Making an event NOT showing up in the Event log

Well.... I guess each to their own. I would definitely call that "surviving a reboot".

But yes, it won't run if its scheduled time is in the past.

:man_shrugging:

1 Like

Absolutely, no.

As discussed, if the event is missed.. for whatever reason, reboot being the most obvious, it doesn't recover. There is a recover option BUT it recovers ALL missed and thus can have multiple running on top of each other.

How can you say that an event doesn't survive a reboot. It does. There's no arguing that. It does not unschedule all scheduled events. It doesn't catch up with any missed events. But events schedule for further in the future are still scheduled, right? So, that is surviving a reboot.

RunIn isn't restarting. The event is scheduled for the future. That schedule persists after a reboot unless specifically unscheduled.

I guess we'll agree to disagree. Saying it "doesn't survive a reboot" (to me) means it will NEVER run if you reboot - which simply is not true. If it is not in the past, it will run. I'm only being pedantic because that distinction can be very important in how you handle initialization of devices and apps after a reboot. So it's important to understand what it actually does.

Yes, missed scheduled events do not catch-up or recover after a reboot. I think we can all agree on that.

Anyway. Enough said on my part. As long as we agree in what it does/doesn't do - call it whatever you want. :slight_smile:

I know I cannot put runin() into what amounts to an infinite loop.. as in an alternate to runEvery5Minutes()

runEvery(x)Minutes() has very specific values. If you want a runEvery8Minutes() you can't..

I had this in wx-ApiXU-Driver for those people that wanted Lux to poll less often at night. After about a week, the loop would fail.

I agree 100% that it CAN survive.. but I cannot agree that it always will survive. Which is the 'absolute' word that I'm tripping over. :slight_smile:

1 Like

We aren't talking about runEvery....we're talking about runIn. And runIn is only once. So, the method of runIn doesn't survive....the event it schedules does.

runEvery is a very different story and not what was asked here. We can certainly discuss that too if you want but that's not what we are talking about.

You said it doesn't survive at all. Which is absolutely incorrect. :smiley:

Might I interest anybody in the "Reply as Linked Topic" option in Discourse that you can access here?

image

Now you can continue your own discussions in the Debate Chamber without making staff move them there anyway. :slight_smile:

(Edited to correct my typo in the name of the link. FWIW, I find the description of the behavior clear, regardless of what you call it. My suggestion would be to continue discussions of how to phrase this there since all is clear here.)

1 Like

You thought we weren't staying on topic so you posted something that is completely off-topic? Hmm...okay. I guess I should just let people be wrong next time. Got it.

Using any of the following (the value is a string, but comes from a list) does stop the logs, but doesn't update the UI nor does it update the value shown in State Variables:

device.updateSetting("logLevel",[value:"0",type:"string"])
-or-
device.updateSetting("logLevel",[value:"0",type:"list"])

Running the below updates the UI:

// Not sure which ones are needed, so doing all... This works!
device.clearSetting("logLevel")
device.removeSetting("logLevel")
state.settings.remove("logLevel")

So what is the correct way here? My way "works", but is there a "better" way?

Here's how Hubitat does it in their stock drivers:

device.updateSetting("logEnable",[value:"false",type:"bool"])

(see, for example: HubitatPublic/GenericZigbeeRGBWBulb.groovy at master ยท hubitat/HubitatPublic ยท GitHub)

This assumes a boolean setting named logEnable. It looks like you might be trying to use a string or an enum for some reason. I wouldn't do that unless you have a good reason--I'd try to make it look like the native drivers so users have a more consistent experience between the two. That being said, if your data types match up (is the key really a string? or are you using a key or just the "value" in the list?), I'm not sure why at least one of those wouldn't work, but enums are tricky in the UI...

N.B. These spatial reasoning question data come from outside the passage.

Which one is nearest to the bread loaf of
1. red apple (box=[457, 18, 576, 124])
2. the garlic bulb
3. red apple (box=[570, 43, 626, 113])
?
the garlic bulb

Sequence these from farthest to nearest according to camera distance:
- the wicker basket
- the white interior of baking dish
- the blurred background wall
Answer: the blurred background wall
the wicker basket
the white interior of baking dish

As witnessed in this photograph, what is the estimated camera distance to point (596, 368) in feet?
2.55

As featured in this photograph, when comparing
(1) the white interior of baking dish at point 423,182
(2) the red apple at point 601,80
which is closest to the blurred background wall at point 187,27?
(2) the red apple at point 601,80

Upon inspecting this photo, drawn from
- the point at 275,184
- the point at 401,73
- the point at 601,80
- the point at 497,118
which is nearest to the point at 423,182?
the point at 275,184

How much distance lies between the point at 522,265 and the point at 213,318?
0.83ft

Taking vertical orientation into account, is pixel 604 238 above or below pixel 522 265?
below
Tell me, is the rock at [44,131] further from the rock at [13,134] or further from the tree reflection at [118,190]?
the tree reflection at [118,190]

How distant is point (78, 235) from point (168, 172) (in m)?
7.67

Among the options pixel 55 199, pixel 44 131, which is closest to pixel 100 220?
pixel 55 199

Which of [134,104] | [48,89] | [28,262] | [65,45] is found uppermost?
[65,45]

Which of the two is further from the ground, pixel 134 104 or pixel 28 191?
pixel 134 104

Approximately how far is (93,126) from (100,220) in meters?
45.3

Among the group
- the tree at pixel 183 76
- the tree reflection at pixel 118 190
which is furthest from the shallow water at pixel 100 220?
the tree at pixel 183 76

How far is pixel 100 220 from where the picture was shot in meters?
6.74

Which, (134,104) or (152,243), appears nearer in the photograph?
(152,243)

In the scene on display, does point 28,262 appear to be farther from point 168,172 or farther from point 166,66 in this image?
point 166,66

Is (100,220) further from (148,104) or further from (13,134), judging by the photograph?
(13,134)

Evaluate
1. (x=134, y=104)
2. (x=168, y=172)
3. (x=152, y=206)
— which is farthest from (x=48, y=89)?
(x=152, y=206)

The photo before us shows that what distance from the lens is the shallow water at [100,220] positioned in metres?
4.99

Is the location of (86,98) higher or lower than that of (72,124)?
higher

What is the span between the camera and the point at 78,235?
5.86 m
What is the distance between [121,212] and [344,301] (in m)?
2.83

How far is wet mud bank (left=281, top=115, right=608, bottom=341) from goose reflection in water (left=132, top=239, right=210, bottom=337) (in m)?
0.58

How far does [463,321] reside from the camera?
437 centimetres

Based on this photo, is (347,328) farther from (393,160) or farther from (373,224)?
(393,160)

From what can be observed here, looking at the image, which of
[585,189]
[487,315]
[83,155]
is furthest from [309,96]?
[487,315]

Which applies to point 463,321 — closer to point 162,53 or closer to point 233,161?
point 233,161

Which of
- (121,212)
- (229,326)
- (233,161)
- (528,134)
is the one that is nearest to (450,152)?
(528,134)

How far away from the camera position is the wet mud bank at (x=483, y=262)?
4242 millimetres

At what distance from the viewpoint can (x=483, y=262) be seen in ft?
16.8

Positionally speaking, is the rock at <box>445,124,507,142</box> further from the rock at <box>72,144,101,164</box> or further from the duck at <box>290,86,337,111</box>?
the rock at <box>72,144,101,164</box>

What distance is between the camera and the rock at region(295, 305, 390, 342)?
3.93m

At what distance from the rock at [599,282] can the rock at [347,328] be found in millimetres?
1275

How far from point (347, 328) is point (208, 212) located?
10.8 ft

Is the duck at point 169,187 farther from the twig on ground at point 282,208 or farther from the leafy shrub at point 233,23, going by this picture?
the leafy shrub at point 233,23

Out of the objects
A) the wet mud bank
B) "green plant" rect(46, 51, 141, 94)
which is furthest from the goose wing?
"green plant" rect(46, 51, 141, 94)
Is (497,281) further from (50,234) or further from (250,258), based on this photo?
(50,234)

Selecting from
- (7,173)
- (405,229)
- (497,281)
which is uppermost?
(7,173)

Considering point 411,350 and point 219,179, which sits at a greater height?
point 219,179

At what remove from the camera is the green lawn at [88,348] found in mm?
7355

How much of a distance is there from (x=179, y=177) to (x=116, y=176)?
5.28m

I believe @djgutheinz released an update to the TP-Link drivers within the last couple weeks that fixes this.

Ok, I will look at this some more then.
Yes, the key really is a string, so the question is, since the type is a list with string keys, what is the type that should be passed with updateSetting? I would assume string, right?
As for doing it like the stock drivers, at the moment I'd say no, at the moment I need more levels to filter logs with. Though I will revise this as they've been tested by more users and I can remove more log messages or possibly add a special, hidden, developer-level debug. It is a valid point though, will keep it in mind, thank you.

EDIT: It is probably more a matter of restructuring the debug messages, since most of my driver-code is automatically reused and auto-generated, this should not be too much work. Still new here and need to learn more about best practices.

If you simply want to see if a device is turned on or off, go to the device's event page. I will look at the logging again; however, I think the case will be to eliminate logging status (attributes) when the status has not changed.